Duh, puyeng kalau mendengar kata ‘terserah‘. Sudah ditanya baik-baik, diberi pilihan, lalu jawabnya,”Terserah!”

Nggak punya pendirian itu! Belum lagi saat pilihan sudah ditentukan, eh yang bilang terserah itu malah marah-marah. Sebal! Tadi bilang terserah, mestinya jangan protes dong. Pikiran orang lain kan tidak sama dengan yang ada di benak sendiri.

Orang dewasa layaknya anak kecil yang maunya dimaklumi terus, tapi tetap saja bikin kesal. Anak kecil masih wajar karena dianggap belum bisa menentukan suatu pilihan dengan baik. 

Begini ini jawabannya, saat anak kecil diberitahu ibunya

“Terserah Mommy….”

Kata seorang anak lelaki yang duduk di bangku Taman Kanak-Kanak dan rencananya akan masuk kelas 1 sekolah dasar tahun ini.

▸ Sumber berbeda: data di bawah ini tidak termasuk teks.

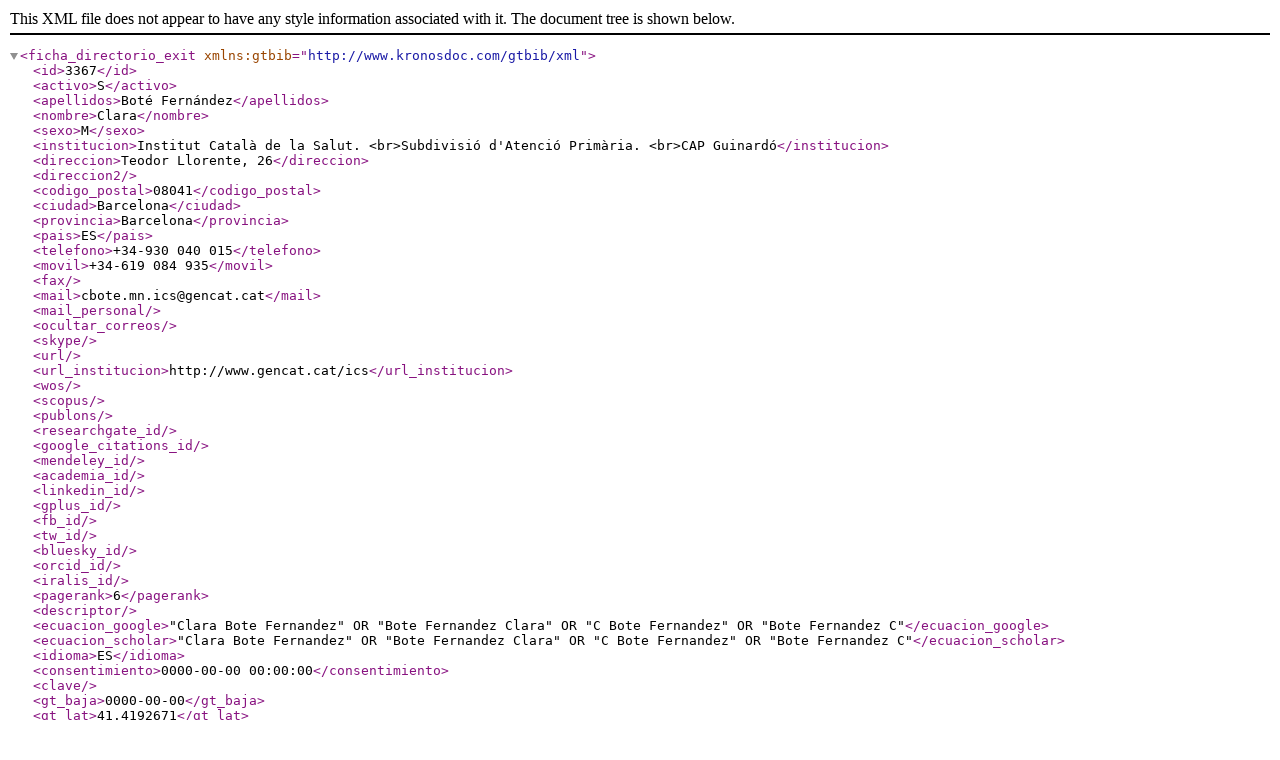

--- FILE ---
content_type: text/xml;charset=UTF-8
request_url: https://www.directorioexit.info/consulta.php?directorio=exit&formato=XML&campo=ID&texto=3367
body_size: 2588
content:
<?xml version="1.0" encoding="UTF-8"?>
<ficha_directorio_exit xmlns:gtbib="http://www.kronosdoc.com/gtbib/xml">
    <id>3367</id>
    <activo>S</activo>
    <apellidos>Boté Fernández</apellidos>
    <nombre>Clara</nombre>
    <sexo>M</sexo>
    <institucion>Institut Català de la Salut. &lt;br&gt;Subdivisió d&apos;Atenció Primària. &lt;br&gt;CAP Guinardó</institucion>
    <direccion>Teodor Llorente, 26</direccion>
    <direccion2 />
    <codigo_postal>08041</codigo_postal>
    <ciudad>Barcelona</ciudad>
    <provincia>Barcelona</provincia>
    <pais>ES</pais>
    <telefono>+34-930 040 015</telefono>
    <movil>+34-619 084 935</movil>
    <fax />
    <mail>cbote.mn.ics@gencat.cat</mail>
    <mail_personal />
    <ocultar_correos />
    <skype />
    <url />
    <url_institucion>http://www.gencat.cat/ics</url_institucion>
    <wos />
    <scopus />
    <publons />
    <researchgate_id />
    <google_citations_id />
    <mendeley_id />
    <academia_id />
    <linkedin_id />
    <gplus_id />
    <fb_id />
    <tw_id />
    <bluesky_id />
    <orcid_id />
    <iralis_id />
    <pagerank>6</pagerank>
    <descriptor />
    <ecuacion_google>&quot;Clara Bote Fernandez&quot; OR &quot;Bote Fernandez Clara&quot; OR &quot;C Bote Fernandez&quot; OR &quot;Bote Fernandez C&quot;</ecuacion_google>
    <ecuacion_scholar>&quot;Clara Bote Fernandez&quot; OR &quot;Bote Fernandez Clara&quot; OR &quot;C Bote Fernandez&quot; OR &quot;Bote Fernandez C&quot;</ecuacion_scholar>
    <idioma>ES</idioma>
    <consentimiento>0000-00-00 00:00:00</consentimiento>
    <clave />
    <gt_baja>0000-00-00</gt_baja>
    <gt_lat>41.4192671</gt_lat>
    <gt_lng>2.1784184</gt_lng>
    <gt_robots>S</gt_robots>
    <gt_grupo />
    <gt_estado>A</gt_estado>
    <fotografia>https://www.directorioexit.info/exit/fotos/200/3367.jpg</fotografia>
    <curriculum>
        <URI>/gtbib/directorios/fotos_exit/transparent.gif</URI>
        <ICONO>/gtbib/directorios/fotos_exit/transparent.gif</ICONO>
        <TEXTO />
    </curriculum>
    <xecuacion_google>&amp;quot;Clara Bote Fernandez&amp;quot; OR &amp;quot;Bote Fernandez Clara&amp;quot; OR &amp;quot;C Bote Fernandez&amp;quot; OR &amp;quot;Bote Fernandez C&amp;quot;</xecuacion_google>
    <xecuacion_scholar>&amp;quot;Clara Bote Fernandez&amp;quot; OR &amp;quot;Bote Fernandez Clara&amp;quot; OR &amp;quot;C Bote Fernandez&amp;quot; OR &amp;quot;Bote Fernandez C&amp;quot;</xecuacion_scholar>
    <materia>
        <valor>Educación, formación, alfin</valor>
        <valor>Información biomédica</valor>
        <valor>Web 2.0 y redes sociales</valor>
    </materia>
    <dc.publisher>Kronosdoc. Directorio exit</dc.publisher>
</ficha_directorio_exit>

Kata itu kerap diucapkannya dengan nada pelan, bila hatinya senang dan tenang, tapi  bisa terdengar menggelegar dengan tangan terkepal ke bawah, bahu melebar dan dada membusung, marah!

“Terserah Mommy! Mas harus ngapain sekarang.”

Tanggapan sang ibu,”Ya sudah, sekarang Mas belajar dulu.”

“Mas nggak mau! Nggak suka belajar sekarang.” 

Duh, ruwet dah ah jadi emak.

Reaksi anak seperti itu sebenarnya masih berkaitan dengan contoh yang dilihat dan dirasakan si anak. Medianya bisa dari tontonan televisi, tayangan di channel media sosial atau mungkin pembicaraan sehari-hari di lingkungan rumahnya.

Bila sesuatu itu dilakukan berulang kali, baik ucapan maupun tindakan yang didengar dan dilihat oleh anak, otomatis akan ditiru tanpa berpikir lebih lanjut. 

Mumpung masih kecil, anak bisa dididik untuk mandiri, tanamkan disiplin, mampu menentukan pilihan dan menyampaikannya, bukan dengan ringan mengucap, “Terserah”

Saat dewasa kelak, mereka diharapkan tidak dengan gampangnya berkata, “Terserah” tanpa pikir panjang dan tanggung jawab.